The .eu suffix is reserved for European Union citizens and entities, which now excludes 80,000 British websites. In a bid to avoid losing its domain, the group changed its address to Ireland.

https://s.gtool.pro:443/https/p.dw.com/p/3ne43
A star from the EU flag moving out of the circle on a computer screen
Sites that use a .eu address need to be based in the European Union or run by an EU citizenImage: picture-alliance/dpa/A. Dedert

A pro-Brexit lobby group transferred its website registration address to the European Union to avoid losing its .eu top-level domain, Irish media reported on Thursday.

Leave.eu is a website funded by UKIP funder Arron Banks that campaigned for Brexit. It is not affiliated with the official Vote Leave Brexit campaign but was an influential lobby group in the lead up to the 2016 Brexit referendum and subsequent negotiations.

The .eu country code top-level domain is reserved for people and entities residing in the EU. As the UK has now left the bloc, the European registry for the .eu domain, EURid, suspended all British-based .eu websites.

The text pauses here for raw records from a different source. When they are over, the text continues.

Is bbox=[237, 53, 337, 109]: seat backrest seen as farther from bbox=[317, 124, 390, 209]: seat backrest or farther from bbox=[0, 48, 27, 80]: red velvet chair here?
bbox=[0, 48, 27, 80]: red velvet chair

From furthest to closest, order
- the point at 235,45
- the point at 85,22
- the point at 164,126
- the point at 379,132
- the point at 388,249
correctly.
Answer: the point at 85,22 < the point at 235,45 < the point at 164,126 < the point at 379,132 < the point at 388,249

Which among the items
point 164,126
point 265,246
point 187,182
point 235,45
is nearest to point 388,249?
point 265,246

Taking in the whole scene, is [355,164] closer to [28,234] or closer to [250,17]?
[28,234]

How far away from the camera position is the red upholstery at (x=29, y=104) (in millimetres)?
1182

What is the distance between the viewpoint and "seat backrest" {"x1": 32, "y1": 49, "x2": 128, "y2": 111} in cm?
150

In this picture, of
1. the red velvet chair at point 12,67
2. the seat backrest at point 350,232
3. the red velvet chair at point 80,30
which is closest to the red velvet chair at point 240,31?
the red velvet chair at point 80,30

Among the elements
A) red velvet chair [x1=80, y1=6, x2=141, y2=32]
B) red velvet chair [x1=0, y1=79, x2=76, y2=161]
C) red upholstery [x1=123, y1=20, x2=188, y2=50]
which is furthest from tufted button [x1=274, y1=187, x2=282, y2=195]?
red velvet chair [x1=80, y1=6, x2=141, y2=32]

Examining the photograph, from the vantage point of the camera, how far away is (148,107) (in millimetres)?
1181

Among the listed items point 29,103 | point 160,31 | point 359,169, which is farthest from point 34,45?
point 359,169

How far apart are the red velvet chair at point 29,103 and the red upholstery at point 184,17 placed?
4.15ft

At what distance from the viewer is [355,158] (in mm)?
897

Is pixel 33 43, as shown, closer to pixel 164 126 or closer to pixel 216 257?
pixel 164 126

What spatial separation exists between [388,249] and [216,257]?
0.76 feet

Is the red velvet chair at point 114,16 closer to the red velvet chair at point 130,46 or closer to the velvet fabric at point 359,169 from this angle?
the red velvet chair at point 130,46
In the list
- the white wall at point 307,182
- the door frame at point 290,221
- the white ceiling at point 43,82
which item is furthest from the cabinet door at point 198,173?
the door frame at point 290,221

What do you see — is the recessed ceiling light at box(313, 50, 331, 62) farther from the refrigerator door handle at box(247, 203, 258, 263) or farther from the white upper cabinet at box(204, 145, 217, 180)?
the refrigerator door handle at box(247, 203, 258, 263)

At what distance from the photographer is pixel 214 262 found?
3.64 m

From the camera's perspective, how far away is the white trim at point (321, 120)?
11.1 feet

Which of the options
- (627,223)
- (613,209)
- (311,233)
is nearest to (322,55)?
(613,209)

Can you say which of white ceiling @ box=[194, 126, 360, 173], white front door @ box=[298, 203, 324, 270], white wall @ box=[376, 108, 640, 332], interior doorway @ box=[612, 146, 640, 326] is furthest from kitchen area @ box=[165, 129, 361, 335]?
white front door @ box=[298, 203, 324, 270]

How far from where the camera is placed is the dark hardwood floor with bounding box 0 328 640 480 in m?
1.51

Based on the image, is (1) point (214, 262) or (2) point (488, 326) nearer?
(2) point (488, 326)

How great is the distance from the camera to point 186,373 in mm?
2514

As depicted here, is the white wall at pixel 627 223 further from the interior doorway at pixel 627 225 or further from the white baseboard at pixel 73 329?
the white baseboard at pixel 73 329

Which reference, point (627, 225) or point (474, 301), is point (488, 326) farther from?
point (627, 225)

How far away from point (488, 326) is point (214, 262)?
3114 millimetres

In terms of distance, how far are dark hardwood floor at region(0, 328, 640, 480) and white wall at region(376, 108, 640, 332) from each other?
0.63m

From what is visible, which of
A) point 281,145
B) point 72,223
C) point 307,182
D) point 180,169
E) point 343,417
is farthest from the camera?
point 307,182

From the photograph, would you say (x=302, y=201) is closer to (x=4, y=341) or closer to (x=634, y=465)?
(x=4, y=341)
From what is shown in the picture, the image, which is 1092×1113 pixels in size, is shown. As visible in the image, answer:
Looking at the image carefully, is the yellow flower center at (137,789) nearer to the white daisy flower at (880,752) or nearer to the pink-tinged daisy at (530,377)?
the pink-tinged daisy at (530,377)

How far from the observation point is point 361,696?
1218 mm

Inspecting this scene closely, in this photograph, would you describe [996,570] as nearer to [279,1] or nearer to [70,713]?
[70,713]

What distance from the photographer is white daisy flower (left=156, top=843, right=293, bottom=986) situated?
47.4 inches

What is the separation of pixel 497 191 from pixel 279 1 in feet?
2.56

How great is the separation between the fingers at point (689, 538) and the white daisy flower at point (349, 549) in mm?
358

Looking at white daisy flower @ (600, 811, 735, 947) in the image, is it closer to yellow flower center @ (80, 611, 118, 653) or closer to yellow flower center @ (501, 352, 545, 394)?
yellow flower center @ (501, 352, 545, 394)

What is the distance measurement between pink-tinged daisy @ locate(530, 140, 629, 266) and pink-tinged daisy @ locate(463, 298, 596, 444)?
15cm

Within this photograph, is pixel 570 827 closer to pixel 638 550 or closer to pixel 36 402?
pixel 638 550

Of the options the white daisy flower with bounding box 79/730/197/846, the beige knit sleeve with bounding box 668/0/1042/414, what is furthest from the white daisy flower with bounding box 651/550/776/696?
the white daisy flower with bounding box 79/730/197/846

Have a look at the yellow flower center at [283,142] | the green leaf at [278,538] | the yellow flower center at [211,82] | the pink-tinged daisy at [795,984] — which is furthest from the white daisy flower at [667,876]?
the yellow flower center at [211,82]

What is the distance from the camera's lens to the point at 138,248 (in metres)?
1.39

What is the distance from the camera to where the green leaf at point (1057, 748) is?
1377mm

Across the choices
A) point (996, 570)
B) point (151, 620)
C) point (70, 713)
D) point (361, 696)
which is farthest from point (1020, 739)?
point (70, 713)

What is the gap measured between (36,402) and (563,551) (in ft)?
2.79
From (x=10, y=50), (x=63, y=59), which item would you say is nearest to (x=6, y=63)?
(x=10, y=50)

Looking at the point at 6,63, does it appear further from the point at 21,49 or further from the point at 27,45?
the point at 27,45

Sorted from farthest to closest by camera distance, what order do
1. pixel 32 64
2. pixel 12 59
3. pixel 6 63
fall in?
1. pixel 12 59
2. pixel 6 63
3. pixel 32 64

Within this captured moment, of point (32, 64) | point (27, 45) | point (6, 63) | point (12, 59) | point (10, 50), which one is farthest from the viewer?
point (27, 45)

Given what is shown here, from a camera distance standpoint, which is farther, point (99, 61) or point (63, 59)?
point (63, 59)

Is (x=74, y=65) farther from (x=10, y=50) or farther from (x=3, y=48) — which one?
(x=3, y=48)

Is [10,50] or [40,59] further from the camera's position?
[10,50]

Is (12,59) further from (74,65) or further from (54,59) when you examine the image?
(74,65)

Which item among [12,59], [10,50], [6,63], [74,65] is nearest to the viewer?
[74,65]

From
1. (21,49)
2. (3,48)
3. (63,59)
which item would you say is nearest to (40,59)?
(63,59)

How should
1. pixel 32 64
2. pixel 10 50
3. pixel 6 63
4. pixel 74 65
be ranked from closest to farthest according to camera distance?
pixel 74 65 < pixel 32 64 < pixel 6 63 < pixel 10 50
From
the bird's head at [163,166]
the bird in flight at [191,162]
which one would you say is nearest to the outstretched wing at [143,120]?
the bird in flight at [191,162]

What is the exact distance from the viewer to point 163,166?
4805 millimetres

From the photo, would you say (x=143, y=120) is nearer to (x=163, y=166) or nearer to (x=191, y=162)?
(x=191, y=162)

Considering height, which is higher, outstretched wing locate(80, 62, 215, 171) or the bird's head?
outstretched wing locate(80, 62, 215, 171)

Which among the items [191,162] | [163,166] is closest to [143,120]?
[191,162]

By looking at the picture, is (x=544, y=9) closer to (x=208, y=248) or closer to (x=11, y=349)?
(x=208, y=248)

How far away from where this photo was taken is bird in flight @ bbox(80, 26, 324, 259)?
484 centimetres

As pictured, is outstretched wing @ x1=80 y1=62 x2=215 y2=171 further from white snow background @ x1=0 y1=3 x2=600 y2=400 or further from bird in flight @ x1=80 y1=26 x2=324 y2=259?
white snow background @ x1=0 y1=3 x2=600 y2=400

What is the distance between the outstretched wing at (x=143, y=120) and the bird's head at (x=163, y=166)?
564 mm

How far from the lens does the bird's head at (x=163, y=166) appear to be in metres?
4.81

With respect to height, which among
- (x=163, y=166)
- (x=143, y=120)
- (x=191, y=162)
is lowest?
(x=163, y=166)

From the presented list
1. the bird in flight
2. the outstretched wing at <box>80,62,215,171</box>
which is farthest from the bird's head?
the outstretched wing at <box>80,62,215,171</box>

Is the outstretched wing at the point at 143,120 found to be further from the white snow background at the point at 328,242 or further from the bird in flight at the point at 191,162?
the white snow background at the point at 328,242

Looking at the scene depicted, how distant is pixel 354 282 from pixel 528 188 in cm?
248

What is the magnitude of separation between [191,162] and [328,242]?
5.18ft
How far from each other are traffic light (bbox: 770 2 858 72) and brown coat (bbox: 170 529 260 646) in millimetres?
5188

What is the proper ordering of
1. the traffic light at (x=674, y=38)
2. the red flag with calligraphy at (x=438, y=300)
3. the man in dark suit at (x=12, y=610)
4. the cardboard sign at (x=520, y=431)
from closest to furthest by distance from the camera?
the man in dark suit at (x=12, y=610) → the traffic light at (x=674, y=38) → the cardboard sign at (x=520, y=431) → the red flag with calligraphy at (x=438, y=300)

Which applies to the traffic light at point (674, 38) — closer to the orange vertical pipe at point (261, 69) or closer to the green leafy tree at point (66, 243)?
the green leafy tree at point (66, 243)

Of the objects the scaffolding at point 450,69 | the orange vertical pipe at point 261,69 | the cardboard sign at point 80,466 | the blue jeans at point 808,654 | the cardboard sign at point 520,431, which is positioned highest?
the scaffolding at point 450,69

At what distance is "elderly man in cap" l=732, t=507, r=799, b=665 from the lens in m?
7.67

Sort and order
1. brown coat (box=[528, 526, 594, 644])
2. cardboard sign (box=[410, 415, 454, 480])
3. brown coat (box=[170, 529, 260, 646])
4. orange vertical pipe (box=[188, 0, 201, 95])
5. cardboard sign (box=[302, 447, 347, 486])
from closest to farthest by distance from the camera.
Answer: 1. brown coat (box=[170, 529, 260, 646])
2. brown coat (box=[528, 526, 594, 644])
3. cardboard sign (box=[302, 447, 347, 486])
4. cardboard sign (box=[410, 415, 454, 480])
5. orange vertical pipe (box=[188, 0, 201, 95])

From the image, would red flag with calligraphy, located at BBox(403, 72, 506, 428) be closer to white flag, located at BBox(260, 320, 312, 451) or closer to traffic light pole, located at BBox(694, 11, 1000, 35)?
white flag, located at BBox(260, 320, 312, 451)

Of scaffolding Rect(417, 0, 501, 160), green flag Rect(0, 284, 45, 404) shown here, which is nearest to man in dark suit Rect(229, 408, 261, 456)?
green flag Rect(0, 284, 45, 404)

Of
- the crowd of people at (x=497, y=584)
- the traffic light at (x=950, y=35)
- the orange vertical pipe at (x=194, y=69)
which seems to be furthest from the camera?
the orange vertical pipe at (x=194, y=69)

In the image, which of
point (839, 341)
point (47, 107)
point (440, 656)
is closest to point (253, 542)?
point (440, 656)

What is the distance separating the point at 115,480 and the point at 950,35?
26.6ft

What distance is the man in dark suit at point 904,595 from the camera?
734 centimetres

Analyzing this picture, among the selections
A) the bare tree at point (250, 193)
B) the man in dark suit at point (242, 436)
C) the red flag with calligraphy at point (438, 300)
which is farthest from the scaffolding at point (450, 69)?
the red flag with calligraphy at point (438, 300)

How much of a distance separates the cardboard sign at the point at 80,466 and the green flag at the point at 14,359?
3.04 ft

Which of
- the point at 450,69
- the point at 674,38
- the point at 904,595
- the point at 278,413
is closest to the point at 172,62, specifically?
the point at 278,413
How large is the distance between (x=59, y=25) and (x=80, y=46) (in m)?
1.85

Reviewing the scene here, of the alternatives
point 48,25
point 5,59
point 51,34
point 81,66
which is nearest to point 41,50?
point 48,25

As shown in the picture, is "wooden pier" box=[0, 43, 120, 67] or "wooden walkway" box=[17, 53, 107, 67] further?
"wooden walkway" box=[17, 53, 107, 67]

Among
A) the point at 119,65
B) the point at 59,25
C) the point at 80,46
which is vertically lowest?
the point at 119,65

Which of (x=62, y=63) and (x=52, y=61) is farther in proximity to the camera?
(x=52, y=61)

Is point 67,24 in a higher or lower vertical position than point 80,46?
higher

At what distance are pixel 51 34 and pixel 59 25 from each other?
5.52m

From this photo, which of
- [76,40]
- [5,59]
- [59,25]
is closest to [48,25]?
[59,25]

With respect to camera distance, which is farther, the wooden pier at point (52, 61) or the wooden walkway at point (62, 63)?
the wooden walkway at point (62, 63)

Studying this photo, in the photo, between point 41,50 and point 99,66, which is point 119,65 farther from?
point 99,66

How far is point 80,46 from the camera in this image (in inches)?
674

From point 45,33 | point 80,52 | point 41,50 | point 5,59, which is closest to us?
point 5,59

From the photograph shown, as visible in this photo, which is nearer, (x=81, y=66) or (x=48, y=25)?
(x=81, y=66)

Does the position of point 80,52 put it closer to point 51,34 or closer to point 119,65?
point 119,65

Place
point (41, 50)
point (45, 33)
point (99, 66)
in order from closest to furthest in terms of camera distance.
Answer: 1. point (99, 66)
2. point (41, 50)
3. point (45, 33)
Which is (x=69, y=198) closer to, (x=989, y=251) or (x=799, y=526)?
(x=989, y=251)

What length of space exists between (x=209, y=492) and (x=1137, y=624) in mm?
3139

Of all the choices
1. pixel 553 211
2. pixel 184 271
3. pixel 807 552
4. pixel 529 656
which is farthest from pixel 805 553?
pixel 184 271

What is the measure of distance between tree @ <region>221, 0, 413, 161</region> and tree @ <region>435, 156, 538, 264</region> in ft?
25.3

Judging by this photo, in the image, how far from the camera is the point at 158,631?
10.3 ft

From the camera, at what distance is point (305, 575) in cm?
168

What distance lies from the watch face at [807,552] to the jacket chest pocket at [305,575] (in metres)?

In a bid to avoid losing its domain name, which would affect its brand and its search rankings, the parent organization, Better for the Country, changed its address to a town in Ireland, according to the Irish Times and Euractiv.

Euractiv reported that Leave.eu was one of 80,000 British .eu websites that EURid wrote to ahead of the Brexit cut-off date. 

British operators of .eu domains have until March 31 to change their address to the EU or prove that they are EU citizens, or they will lose access entirely.

Banks ran the Leave.eu group with Andy Wigmore, who confirmed to French news agency AFP that they had shifted their registered office to Waterford, a town on Ireland's southeast coast.

Wigmore defended the move in comments to British newspaper The Independent, saying: "Yes we did it and why not? Anyone can do it and thousands of companies have."

He told the paper that the move would not include the transfer of any staff or economic activity out of the UK to the EU.

The news bought mockery on social media and accusations of hypocrisy.